WHAT YOU NEED TO DO: Copy out all of the material below word for word, keeping every line unchanged.

Items from a dataset:

===============

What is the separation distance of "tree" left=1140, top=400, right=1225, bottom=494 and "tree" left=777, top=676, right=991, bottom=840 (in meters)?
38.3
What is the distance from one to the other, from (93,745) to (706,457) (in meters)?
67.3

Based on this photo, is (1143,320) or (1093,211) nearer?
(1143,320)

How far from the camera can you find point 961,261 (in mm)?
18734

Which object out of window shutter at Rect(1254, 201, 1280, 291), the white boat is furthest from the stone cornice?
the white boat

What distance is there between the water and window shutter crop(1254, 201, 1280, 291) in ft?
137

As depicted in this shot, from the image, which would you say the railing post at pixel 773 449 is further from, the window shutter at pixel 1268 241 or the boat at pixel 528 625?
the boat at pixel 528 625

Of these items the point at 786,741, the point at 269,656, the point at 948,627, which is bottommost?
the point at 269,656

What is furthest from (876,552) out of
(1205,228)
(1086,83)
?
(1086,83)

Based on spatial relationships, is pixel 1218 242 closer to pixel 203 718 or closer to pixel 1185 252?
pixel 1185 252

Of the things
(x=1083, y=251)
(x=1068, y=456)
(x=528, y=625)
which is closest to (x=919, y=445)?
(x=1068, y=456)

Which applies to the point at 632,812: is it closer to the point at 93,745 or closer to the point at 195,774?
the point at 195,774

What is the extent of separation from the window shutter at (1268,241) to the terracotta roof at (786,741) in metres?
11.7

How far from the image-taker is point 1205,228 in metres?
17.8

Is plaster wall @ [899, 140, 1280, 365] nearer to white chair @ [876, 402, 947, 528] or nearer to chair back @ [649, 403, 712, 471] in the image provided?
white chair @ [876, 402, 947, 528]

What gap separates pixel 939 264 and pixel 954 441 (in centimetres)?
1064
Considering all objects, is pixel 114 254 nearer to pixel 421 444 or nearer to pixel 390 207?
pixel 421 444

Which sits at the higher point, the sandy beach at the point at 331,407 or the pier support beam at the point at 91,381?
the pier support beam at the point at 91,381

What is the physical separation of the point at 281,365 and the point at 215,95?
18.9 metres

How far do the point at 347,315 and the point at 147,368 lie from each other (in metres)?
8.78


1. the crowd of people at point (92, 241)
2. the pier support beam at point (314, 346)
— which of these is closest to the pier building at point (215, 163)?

===============

FINAL RESULT:
What is the separation distance of "tree" left=1140, top=400, right=1225, bottom=494 and "tree" left=777, top=676, right=991, bottom=840 (in meters)?
38.3
What is the distance from one to the other, from (93,745) to (706,457) (in meters)?
67.3

Based on this photo, is (1143,320) or (1093,211) nearer?
(1143,320)

How far from the camera can you find point 961,261 (in mm)?
18734

Which object out of window shutter at Rect(1254, 201, 1280, 291), the white boat is furthest from the stone cornice?
the white boat

What distance is there between the water and window shutter crop(1254, 201, 1280, 291) in ft?
137

As depicted in this shot, from the image, which would you say the railing post at pixel 773 449 is further from, the window shutter at pixel 1268 241 or the boat at pixel 528 625?
the boat at pixel 528 625

Of these items the point at 786,741, the point at 269,656, the point at 948,627, which is bottommost?
the point at 269,656

What is furthest from (876,552) out of
(1205,228)
(1086,83)
?
(1086,83)

Based on spatial relationships, is pixel 1218 242 closer to pixel 203 718 or closer to pixel 1185 252?
pixel 1185 252

Of the things
(x=1083, y=251)
(x=1068, y=456)
(x=528, y=625)
which is closest to (x=919, y=445)?
(x=1068, y=456)

Which applies to the point at 632,812: is it closer to the point at 93,745 or closer to the point at 195,774?
the point at 195,774

What is the extent of separation from the window shutter at (1268,241) to the terracotta roof at (786,741) in metres?
11.7

How far from the image-taker is point 1205,228 in metres?
17.8

Is plaster wall @ [899, 140, 1280, 365] nearer to white chair @ [876, 402, 947, 528] or nearer to chair back @ [649, 403, 712, 471] in the image provided?
white chair @ [876, 402, 947, 528]

What gap separates pixel 939 264 and pixel 954 441 (in centimetres)?
1064
Considering all objects, is pixel 114 254 nearer to pixel 421 444 or nearer to pixel 390 207?
pixel 421 444

Which sits at the higher point, the sandy beach at the point at 331,407 or the pier support beam at the point at 91,381?
the pier support beam at the point at 91,381

What is the physical separation of the point at 281,365 and the point at 215,95?
18.9 metres

How far do the point at 347,315 and the point at 147,368 lie from each other (in metres)?
8.78


1. the crowd of people at point (92, 241)
2. the pier support beam at point (314, 346)
— which of these is closest to the pier building at point (215, 163)?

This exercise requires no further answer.